The category isn't adjacent. It's the ring nobody else has reached for.
Paige's current product is the inner ring: will, vault, passwords, messages, delegates. The middle ring is the adjacent-and-missing move — ritual framing, heirloom-as-asset, post-loss executor concierge, LGBTQ and caregiver editorial. The outer ring is the far-horizon expansion: employer channel, advisor channel, insurance integration. The middle ring is Phase 1 and is unclaimed.

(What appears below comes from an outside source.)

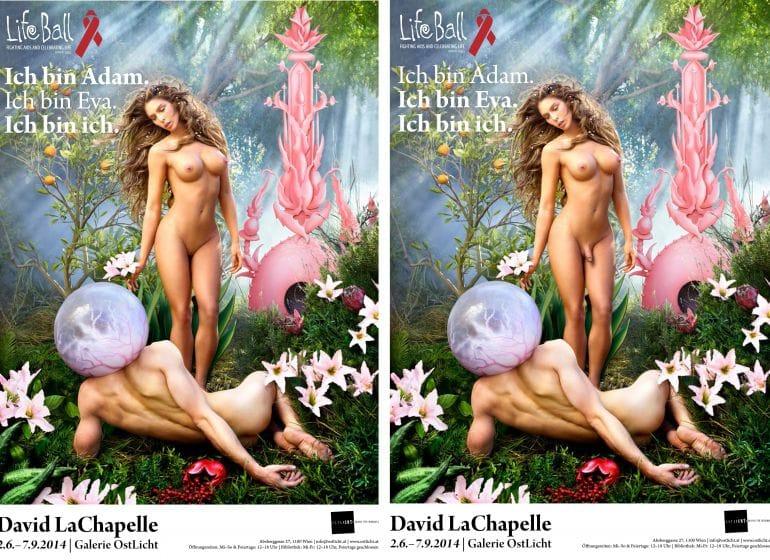 Lachapelle- anzeigebildfinal1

Source: Negative-space analysis of go-paige.com surface vs. adjacent-category landscape
The inner ring works. Will creation, vault, password handoff, scheduled messages, delegate access: a complete end-to-end life-transition stack, already broader than most competitors. This ring is the foundation — not the story.
The middle ring is the opportunity. Post-loss executor concierge (Lantern's wedge, but Paige can take it) turns a one-time will purchase into a relationship that carries a family through grief. Heirloom and memory-as-asset reframe the vault from a storage product into a keepsake. Ritual framing turns planning into a family practice rather than a grim errand. LGBTQ, caregiver, veterans, solo-ager editorial gives the brand an audience-shaped voice the competitors don't have. Each of these is a direct answer to something real families ask for. None of them requires a new product — they require a brand that gives the existing product a second meaning.
The outer ring is optional. Employers (Everplans' territory), advisors (Wealth.com / Vanilla), insurance integration — these are the 2028 conversation. They matter, but they depend on Phase 1 establishing the brand first. Trying to leap to the outer ring without the middle one is how a good product stays a good product.